Она всегда была упряма и своенравна, всегда хотела быть мальчишкой. Ее учили, что женщине подобает вести себя пристойно и не высовываться. Но у нее перед глазами были и плохие примеры…
Анжелика проводила до дому трепещущую Абигаль.
– Я боюсь за Северину. Габриель сама доброта, но он не помнит себя в гневе и не осознает своей силы. Он становится неуправляем, когда дает волю своему гневу.

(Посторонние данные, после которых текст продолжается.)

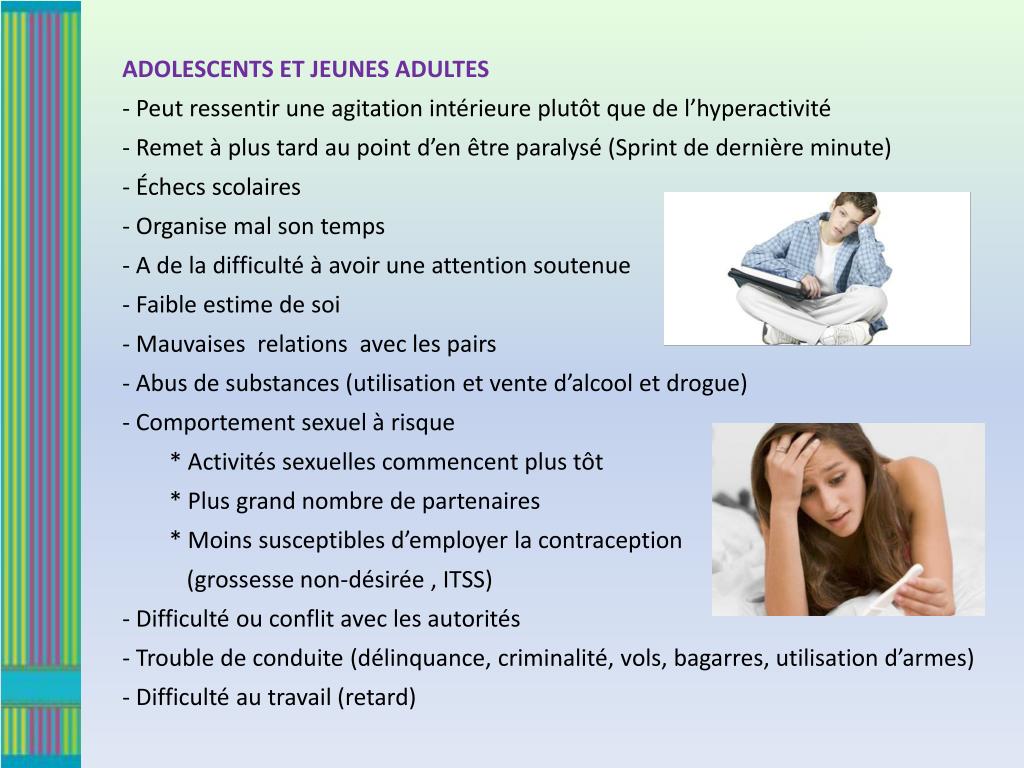 ADOLESCENTS ET JEUNES ADULTES

- Peut ressentir une agitation intérieure plutôt que de l’hyperactivité
- Remet à plus tard au point d’en être paralysé (Sprint de dernière minute)
- Échecs scolaires
- Organise mal son temps
- A de la difficulté à avoir une attention soutenue
- Faible estime de soi
- Mauvaises relations avec les pairs
- Abus de substances (utilisation et vente d’alcool et drogue)
- Comportement sexuel à risque
* Activités sexuelles commencent plus tôt
* Plus grand nombre de partenaires
* Moins susceptibles d’employer la contraception (grossesse non-désirée , ITSS)
- Difficulté ou conflit avec les autorités
- Trouble de conduite (délinquance, criminalité, vols, bagarres, utilisation d’armes)
- Difficulté au travail (retard)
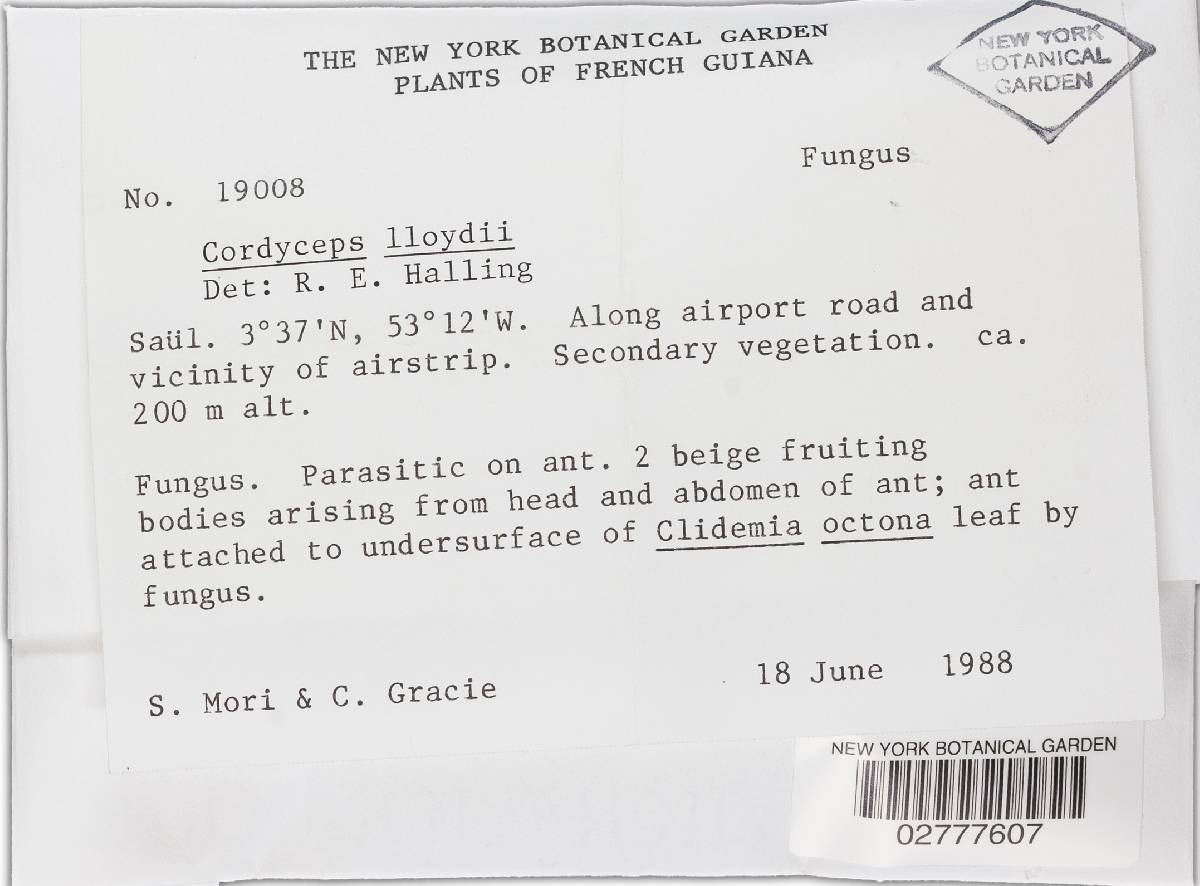 THE NEW YORK BOTANICAL GARDEN
PLANTS OF FRENCH GUIANA

NEW YORK
BOTANICAL
GARDEN

Fungus

No. 19008

Cordyceps lloydii
Det: R. E. Halling

Saül. 3°37'N, 53°12'W. Along airport road and vicinity of airstrip. Secondary vegetation. ca. 200 m alt.

Fungus. Parasitic on ant. 2 beige fruiting bodies arising from head and abdomen of ant; ant attached to undersurface of Clidemia octona leaf by fungus.

S. Mori & C. Gracie 18 June 1988

NEW YORK BOTANICAL GARDEN
02777607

– Ну, я-то еще помню об этом! Ничего не бойтесь. Я поговорю с ним, мы не дадим ему уехать сгоряча… Если на то действительно будет необходимость, мы дадим ему спутника.
В открытую дверь освещенного дома раздался голос Северины, распевающей псалом 128 Saede exdugnaverunt me, положенный на музыку Клодом Гудимелем.
Много теснили меня от юности моей…
У нее был сильный чистый голос, во время воскресных служб она была запевалой в хоре.
Много теснили меня от юности моей, Но не одолели меня…
Комната была ярко освещена. Северина усадила маленькую Элизабет перед тарелкой молочного супа и вручила ей кусочек хлеба. Лорье расставлял миски к ужину.
Не переставая петь, Северина занималась заготовкой рыбы: помешивала половником, словно дирижерской палочкой, снимала пену с бульона, складывала тушки трески и скумбрии в кувшины с уксусом.
– Где ты была?
– Недалеко…
– Мы искали тебя повсюду.
– Зачем?
Лорье послали предупредить мэтра Берна.
Анжелика ушла успокоенная.
Она отправилась навстречу Габриелю Берну попросить его не разыгрывать из себя римского dater familias с дочерью. Ибо, охваченный волнением и гневом, он под горячую руку способен был высечь ее, хотя, как оказывалось, ее не в чем было упрекнуть. Она, конечно, успокоит его; к тому же ей очень хотелось спросить, на кого он намекал, говоря о «дурных примерах, которые были перед глазами дочери»… Она увозила девушку с собой в путешествие, чтобы немного развлечь ее, и не ее ли он имел в виду, бросая свои возмущенные слова?
Сзади нее послышались легкие шаги. Рука Северины легко скользнула ей на талию. Тонкий, окруженный звездами месяц изливал свой тусклый свет на землю и отражался в черных глазах девушки-подростка.
– Спасибо, – с чувством произнесла Северина.
– За что, дорогая?
– За то письмо о любви, которое вы мне прочли. Я долго думала над его словами, особенно о том его отрывке, где говорилось о любви между любовниками. Это помогло мне разобраться в охвативших меня чувствах… Не смешивать интерес, развлечение и чувство. Не запутаться, но и не бояться. Она взяла руку Анжелики и поднесла ее к губам. – Спасибо… Так прекрасно, что вы есть на свете!